Its white paper was released in 2013 by founder Vitalik Buterin. In 2014, Ethereum was officially listed for 42 days. Today, Ethereum is the second-largest cryptocurrency by market capitalization.

Stablecoin Tether

Tether (USDT) is a stablecoin, a cryptocurrency whose value is pegged to the U.S. dollar at a 1-to-1 ratio. This means its value is always $1. It was launched in 2014 under the name Realcoin. Over the years, Tether has become the third largest cryptocurrency and the largest stablecoin by market capitalization (market capitalization).

It’s also worth noting that Tether is not as decentralized as most other cryptocurrencies, including Bitcoin. It is also controlled by a company, Tether Limited, which created the coin.

Due to its stability, despite its theoretical nature, it is favored by investors who are more concerned with volatility.

Binance Coin

Binance Coin (BNB) allows holders to pay fees and trade on the Binance exchange, one of the largest crypto exchanges in the world.

BNB can also be traded or exchanged with other cryptocurrencies, including Bitcoin and Ethereum, and can also be used for regular transactions such as travel bookings and payment processing.

The coin was launched in 2017 and initially existed on the Ethereum blockchain. It later became part of Binance Chain, Binance’s own blockchain.

Stablecoin USDC

USD Coin, symbolically identified as USDC, is a stablecoin backed by the US dollar. Like Tether, its price is always $1.

USDC was created by a global financial company called Circle and is backed by a multi-layer 1 blockchain. These include Ethereum, Solana, Algolan, and Stellar.

Cryptocurrencies are managed by member consortiums such as Circle and Coinbase. The coin can also be used for global transactions. Like Tether, what attracts investors is the stability of the USD coin.

Dogecoin

Of all cryptocurrencies, Dogecoin (DOGE) has a very interesting history. It actually started as a joke, with a meme featuring the Japanese dog breed Shiba Inu. But today, it’s as serious as any other cryptocurrency.

The open source cryptocurrency was created in 2013 by Jackson Palmer and Billy Markus. One of its most famous patrons is Tesla CEO and SpaceX co-founder Elon Musk.

Dogecoin uses the same proof-of-work technology as Litecoin.

Solana

Solana is the result of its co-founder Anatoly Yakovenko’s 2017 white paper describing historical proofs, which verified the sequence and passage of time between events.

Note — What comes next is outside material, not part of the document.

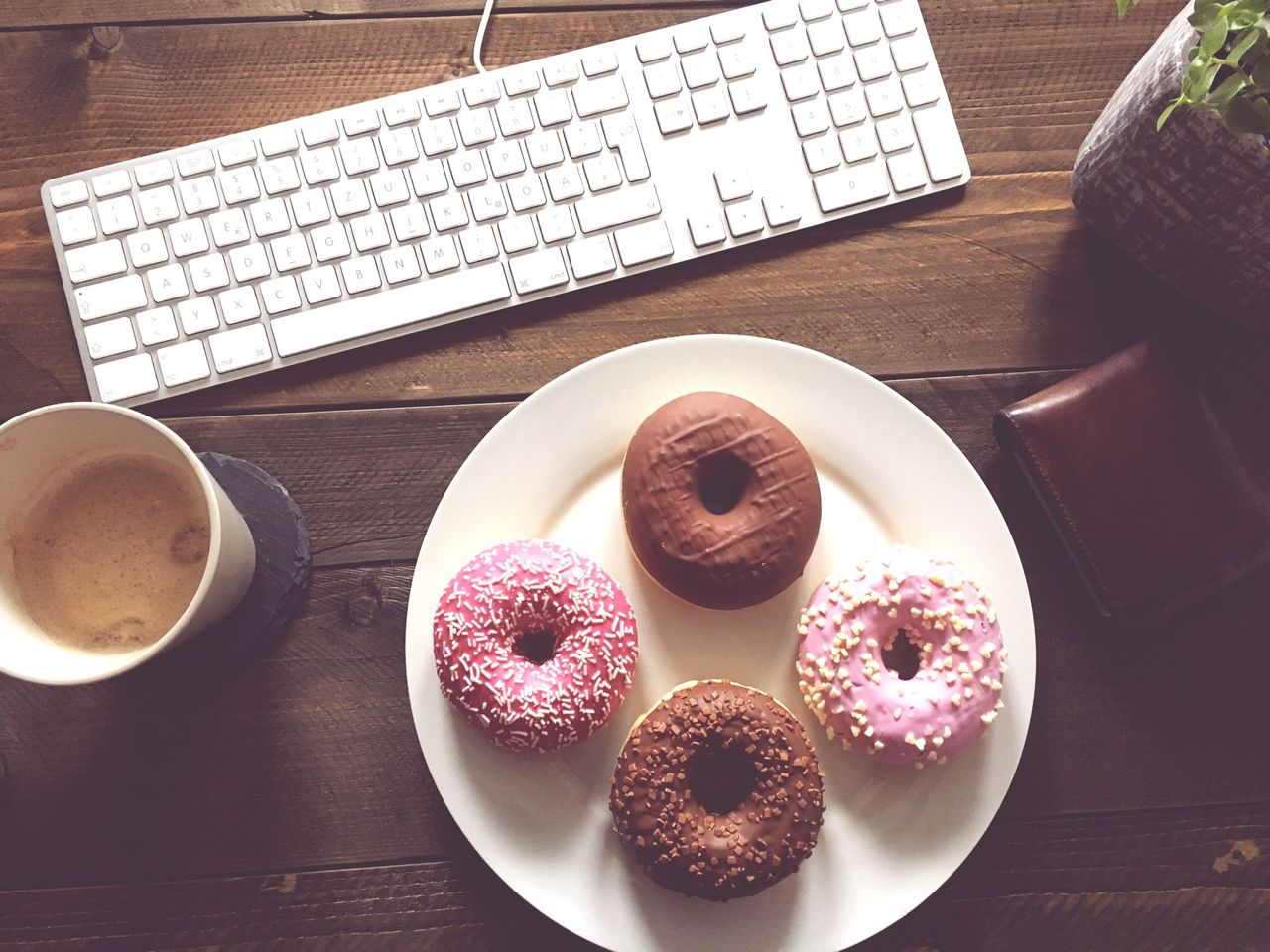 High Angle View Of Donuts In Plate By Keyboard On Wooden Table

Solana is a blockchain and its cryptocurrency is also known as Solana (SOL). While the cryptocurrency is one of the strongest by market capitalization, the blockchain has features comparable to Ethereum, including smart contract capabilities. This is why Solana can run NFTs, decentralized finance (DeFi), and decentralized applications (DApps).

Cardano

Unlike Bitcoin or others that follow a proof-of-work protocol, Cardano is a proof-of-stake blockchain platform and one of the first cryptocurrencies to adopt the system. It uses a peer-reviewed blockchain protocol called Ouroboros. The creators claim that Cardano is “the first to be built on peer-reviewed research and developed through an evidence-based approach.”

A proof-of-stake system reduces transaction time and energy usage, meaning it is better for the environment than a proof-of-work system.

Cardano’s encryption is called ADA. Blockchain supports smart contracts as well as decentralized applications.